— Extracted text —
>> BEGIN

However, the trial court nonetheless found for Guan because the evidence showed that Hu “repudiated her contract responsibilities in failing, after receiving Chen’s instruction in his July 21, 2012 email to her, to sell the house and remit the proceeds, net of her share, to Guan.” The trial court justified its decision to find for Guan despite his failure of proof by citing to section 1692: “the court may exercise equitable jurisdiction to ‘adjust the equities among the parties’ even if it does not find a basis to rescind the contract. Civil Code 1692 . . . . In exercising equitable jurisdiction, Civil Code 1692 authorizes the court to “grant any party to the action any other relief to which he may be entitled under the circumstances.” In its statement of decision, however, the trial court did not address its earlier decision dismissing Guan’s breach of contract claim without leave to replead.

>> END

— Collected material —

>> BEGIN

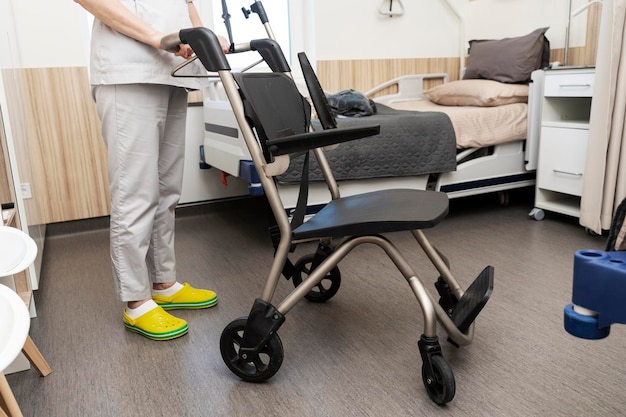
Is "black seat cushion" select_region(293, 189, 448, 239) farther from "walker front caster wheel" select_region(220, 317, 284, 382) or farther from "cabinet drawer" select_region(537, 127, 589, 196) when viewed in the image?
"cabinet drawer" select_region(537, 127, 589, 196)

>> END

Carry forward the court opinion excerpt on Guan's dispute with Hu, starting after its final sentence.

— The result —
On April 18, 2016—nearly two weeks after the trial court issued its tentative statement of decision, Guan filed a motion to conform the FAC to the proof presented at trial by adding a breach of contract cause of action (the motion).
On May 11, 2016, the trial court denied the motion, explaining that Guan had “unreasonably delayed” in seeking to amend the FAC and noting that Guan filed the motion “after completion of trial, after the matter was submitted, and, indeed, after the court had issued its Statement of Tentative Decision.”
Hu timely appealed from the judgment and Guan timely cross-appealed from the denial of the motion.
- The judgment must be reversed because the trial court misapplied section 1692
On appeal, Hu argues that section 1692 “does not grant trial courts authority to grant relief to plaintiffs who do not prove the claims they advanced at trial. It merely permits trial courts to adjust the equities if a plaintiff proves that it is entitled to rescission or, if a plaintiff fails to prove rescission, to award relief should the plaintiff establish a right to relief on other claims in the operative complaint.” We agree.
- The standard of review
We review the trial court’s interpretation of section 1692 de novo. (People ex rel. Lockyer v. Shamrock Foods Co. (2000) 24 Cal.4th 415, 432; Reid v. Google, Inc. (2010) 50 Cal.4th 512, 527; Cuiellette v. City of Los Angeles (2011) 194 Cal.App.4th 757, 765.)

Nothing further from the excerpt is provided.